= Required work =
Set down all of the entries below word for word, with the pictures left out.

________________________

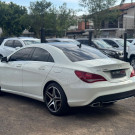 Mercedes-Benz CLA-200 Vision 1.6 TB 16V Flex Aut. 2015 Flex-2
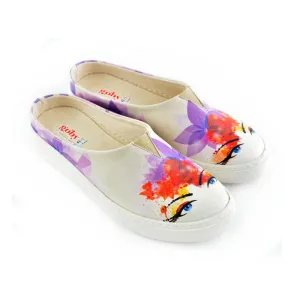 Slip on Sneakers Slipper VNT106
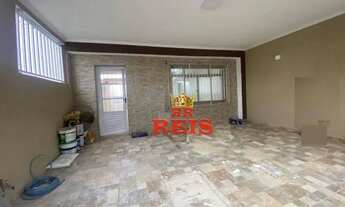 Imagem 3: Sobradão com 4 dormitórios à venda, 190 m² por R$ 580.000 - Paulicéia - São Bernardo do Ca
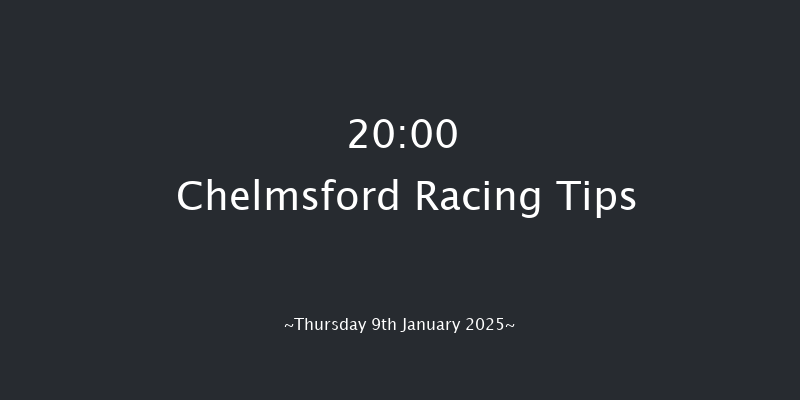 Chelmsford  20:00 Stakes (Class 6) 8f Thu 19th Dec 2024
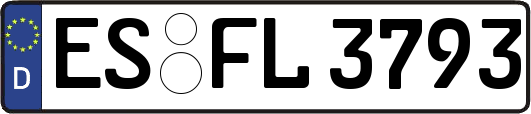 ES-FL3793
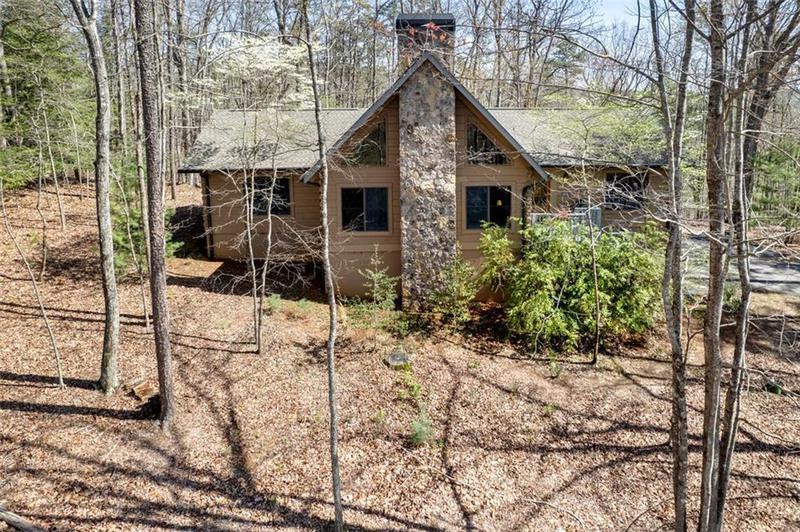 Image for property 374 Shetland Trace, Big Canoe, GA 30143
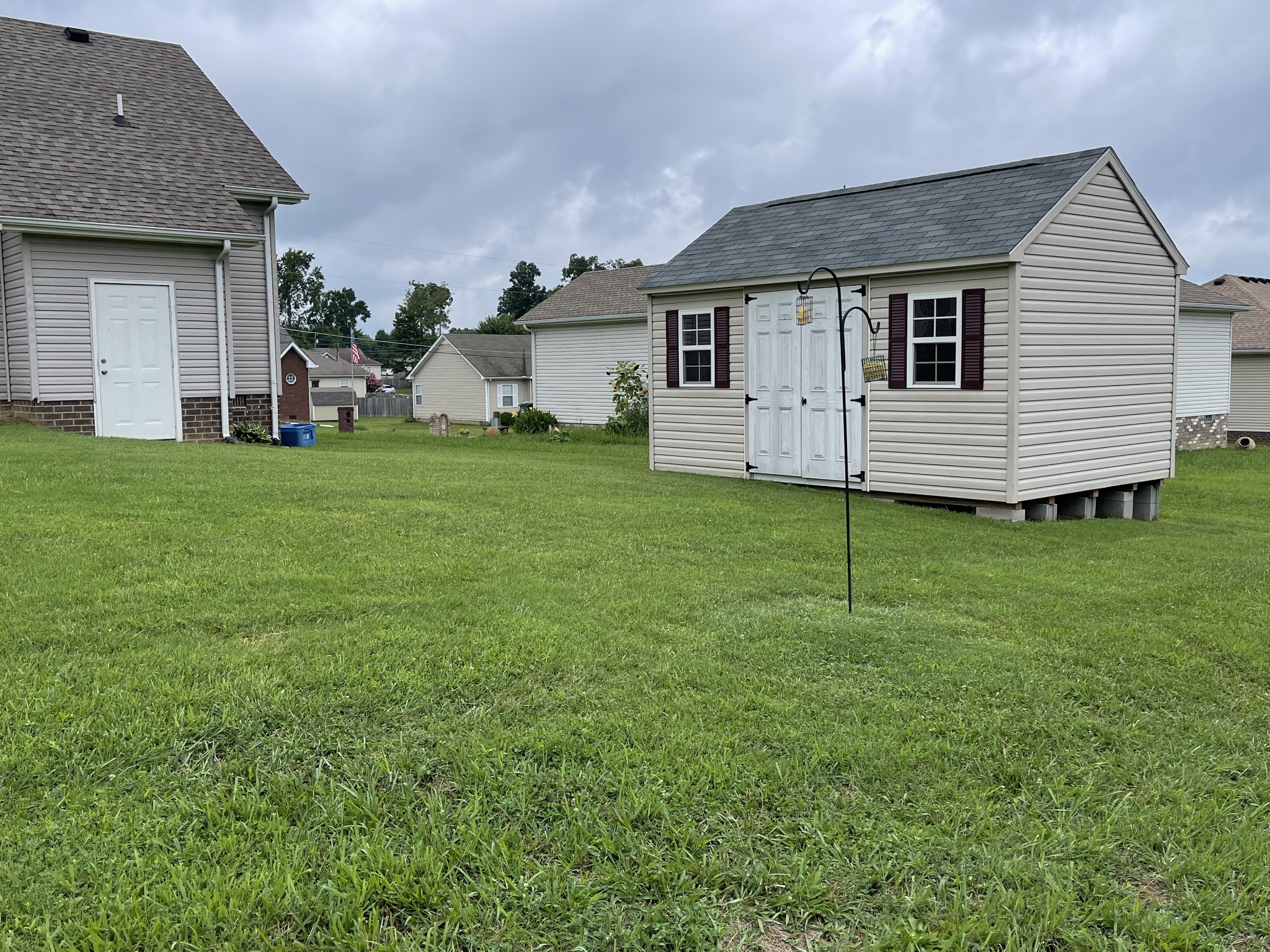 335 Gallop Lane Springfield, TN 37172 - Photo 23 of 27 Gallery Image 23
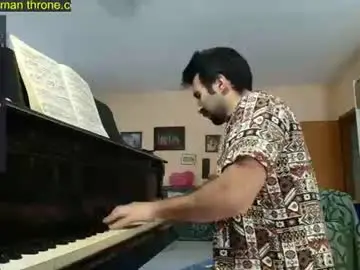 Chaturbate Best Webcam of king7045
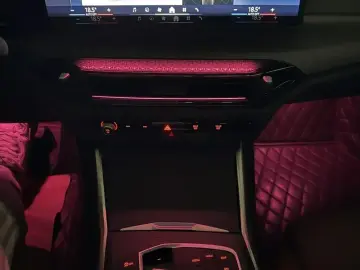 2025 BMW 3 серии с пробегом 59 000 км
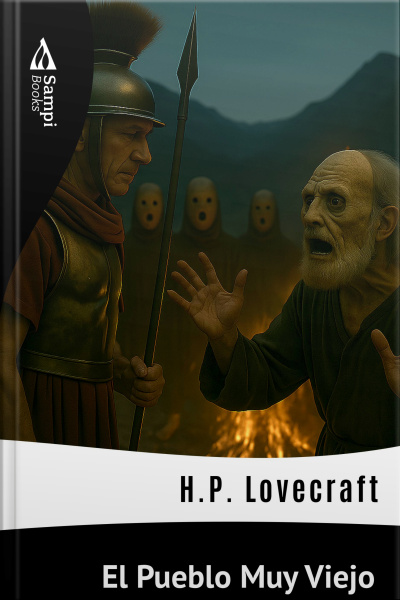 El Pueblo Muy Viejo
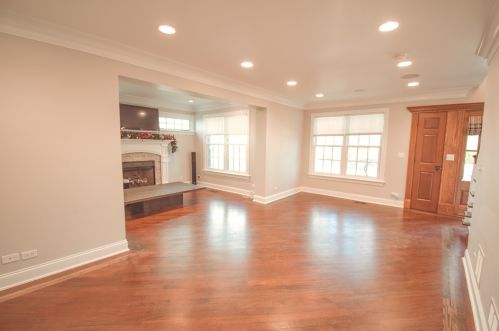 6654 Kilbourn Ave, Chicago IL  60712-3326 exterior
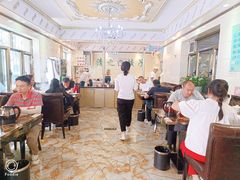 -清之口·东乡鸡自助饺子(经二路店)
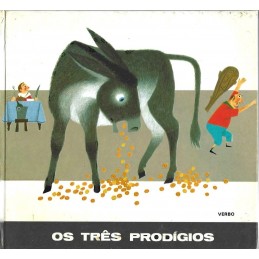 Os Três Prodígios - Irmãos...
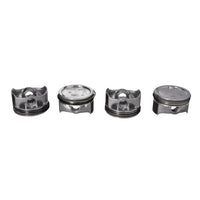 Kit 4 pistones y sus anillos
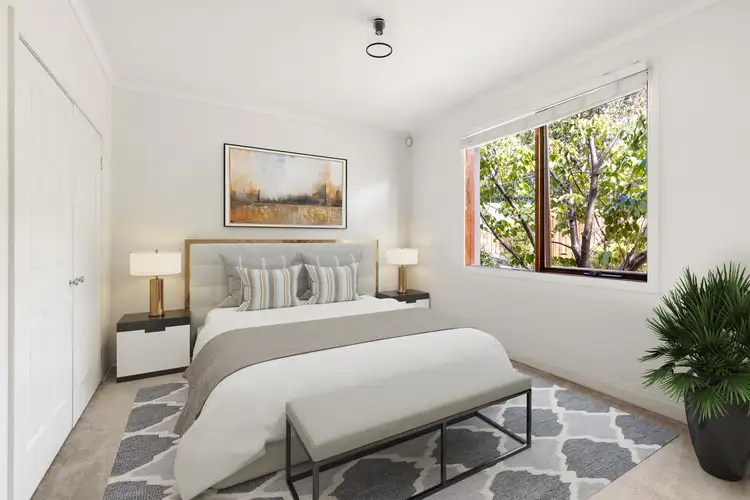 Fifth view of Homely unit listing, 2/59 Orchard Crescent, Mont Albert North VIC 3129
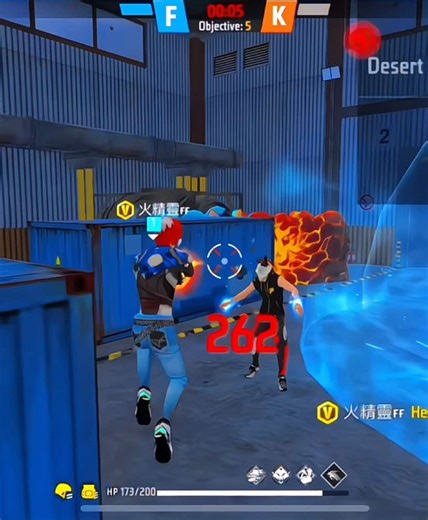 火精靈与ki的对决：精彩瞬间汇总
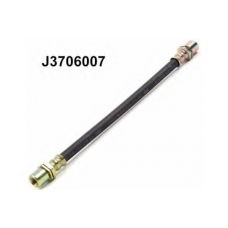 J3706007 NIPPARTS Тормозной шланг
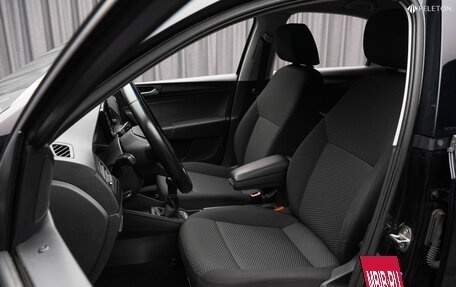 Volkswagen Polo VI (EU Market), 2020 год, 1 320 000 рублей, 11 фотография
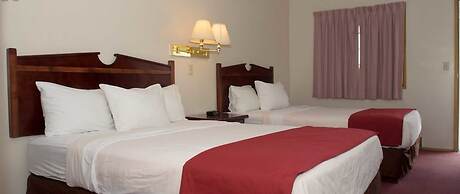 Kings Motor Inn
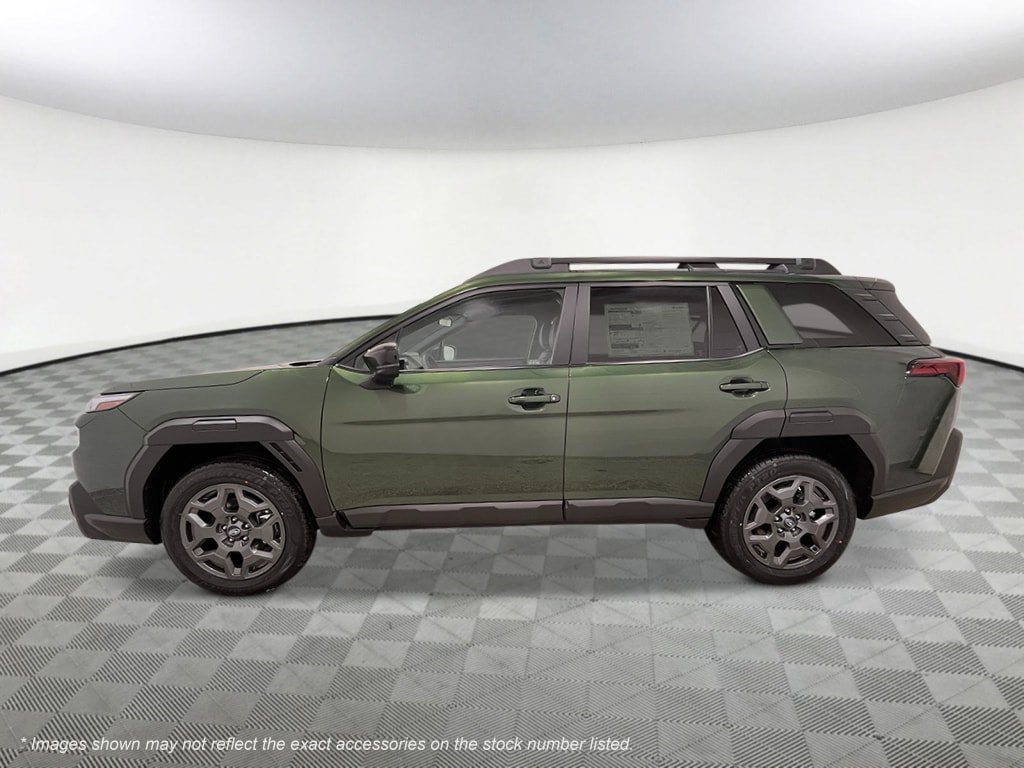 New 2026 Subaru Outback Premium AWD/4WD image 2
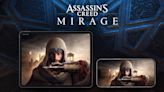 Assassin's Creed Mirage llegará a iPhone e iPad el 6 de junio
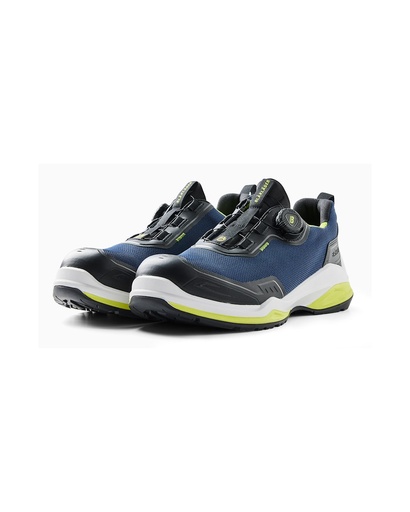2486-8643 Striker Marine/ Lime Groen veiligheidsschoen S3S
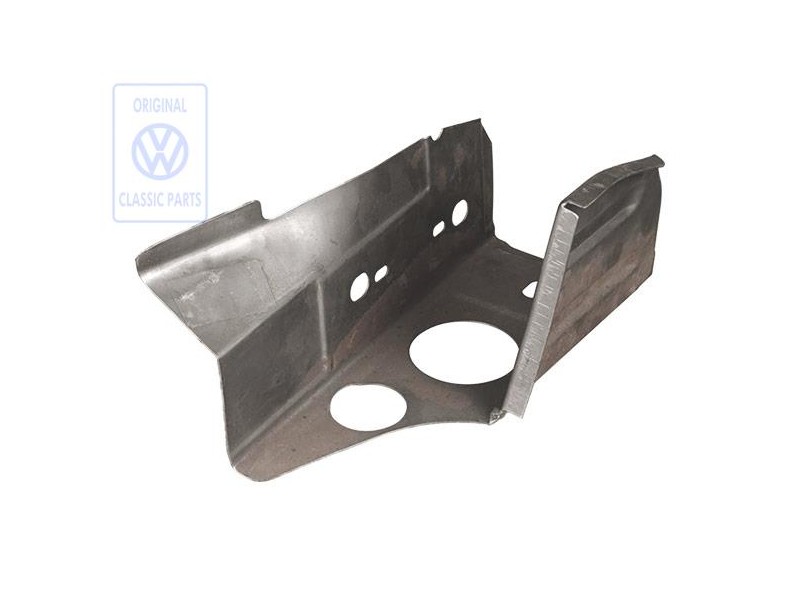 VW Original Renfort Pour Tole De Plancher - 171813130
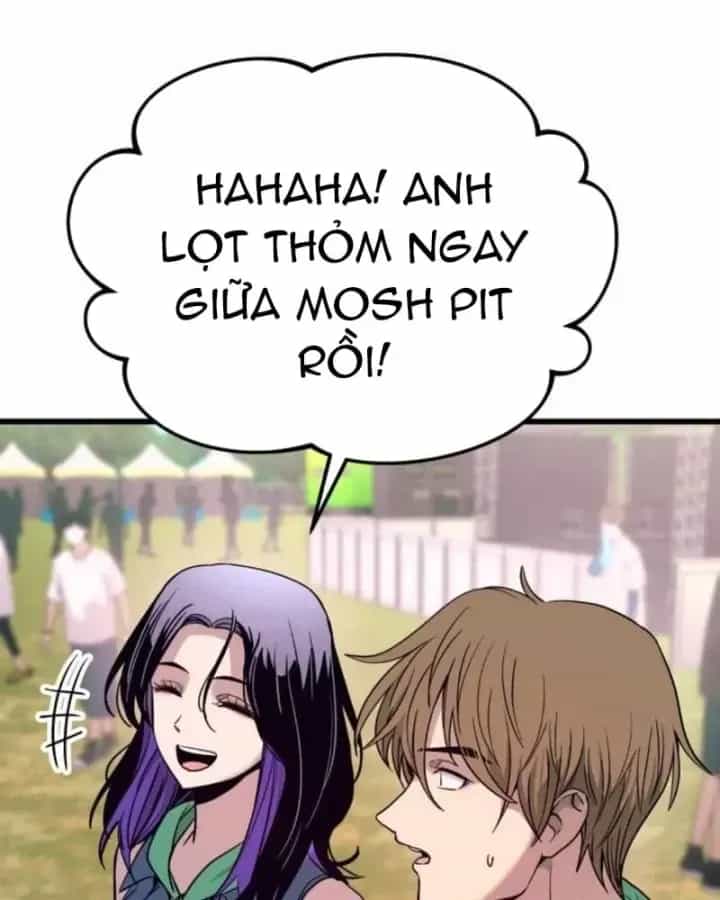 Bias Của Tôi Trên Chuyến Tàu Cuối Cùng - Chương 84 - ảnh 37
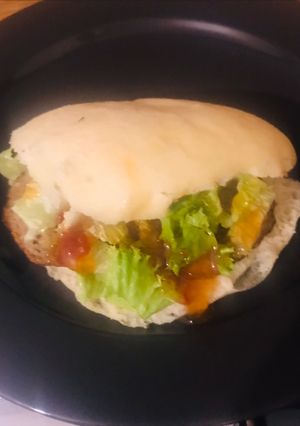 Φωτογραφία της συνταγής Bao Buns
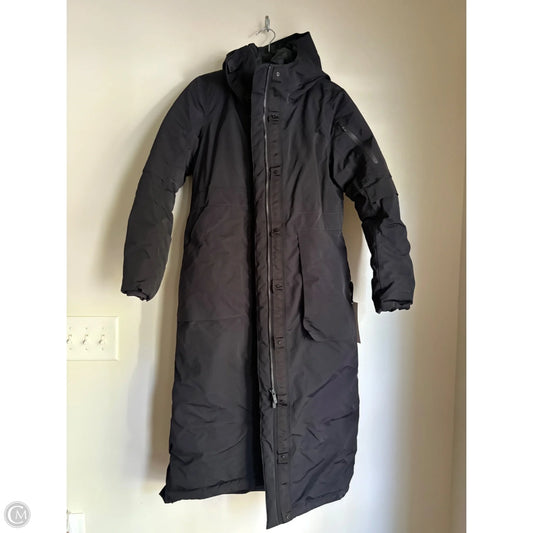 Coat Puffer & Quilted By Lululemon In Black, Size: S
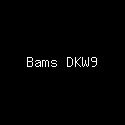 Bams DKW9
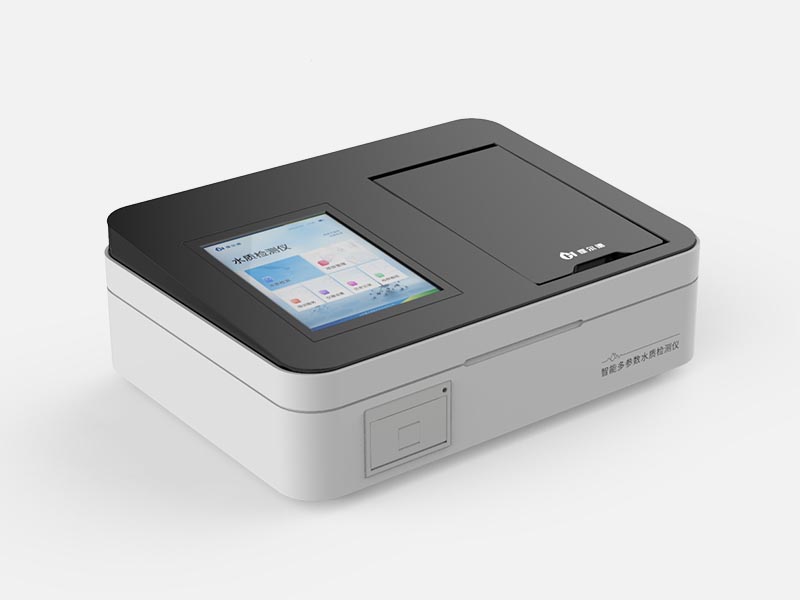 影響水質六價鉻檢測的因素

________________________

= Answer for this exercise =
 Mercedes-Benz CLA-200 Vision 1.6 TB 16V Flex Aut. 2015 Flex-2
 Slip on Sneakers Slipper VNT106
 Imagem 3: Sobradão com 4 dormitórios à venda, 190 m² por R$ 580.000 - Paulicéia - São Bernardo do Ca
 Chelmsford  20:00 Stakes (Class 6) 8f Thu 19th Dec 2024
 ES-FL3793
 Image for property 374 Shetland Trace, Big Canoe, GA 30143
 335 Gallop Lane Springfield, TN 37172 - Photo 23 of 27 Gallery Image 23
 Chaturbate Best Webcam of king7045
 2025 BMW 3 серии с пробегом 59 000 км
 El Pueblo Muy Viejo
 6654 Kilbourn Ave, Chicago IL  60712-3326 exterior
 -清之口·东乡鸡自助饺子(经二路店)
 Os Três Prodígios - Irmãos...
 Kit 4 pistones y sus anillos
 Fifth view of Homely unit listing, 2/59 Orchard Crescent, Mont Albert North VIC 3129
 火精靈与ki的对决：精彩瞬间汇总
 J3706007 NIPPARTS Тормозной шланг
 Volkswagen Polo VI (EU Market), 2020 год, 1 320 000 рублей, 11 фотография
 Kings Motor Inn
 New 2026 Subaru Outback Premium AWD/4WD image 2
 Assassin's Creed Mirage llegará a iPhone e iPad el 6 de junio
2486-8643 Striker Marine/ Lime Groen veiligheidsschoen S3S
 VW Original Renfort Pour Tole De Plancher - 171813130
 Bias Của Tôi Trên Chuyến Tàu Cuối Cùng - Chương 84 - ảnh 37
 Φωτογραφία της συνταγής Bao Buns
 Coat Puffer & Quilted By Lululemon In Black, Size: S
 Bams DKW9
 影響水質六價鉻檢測的因素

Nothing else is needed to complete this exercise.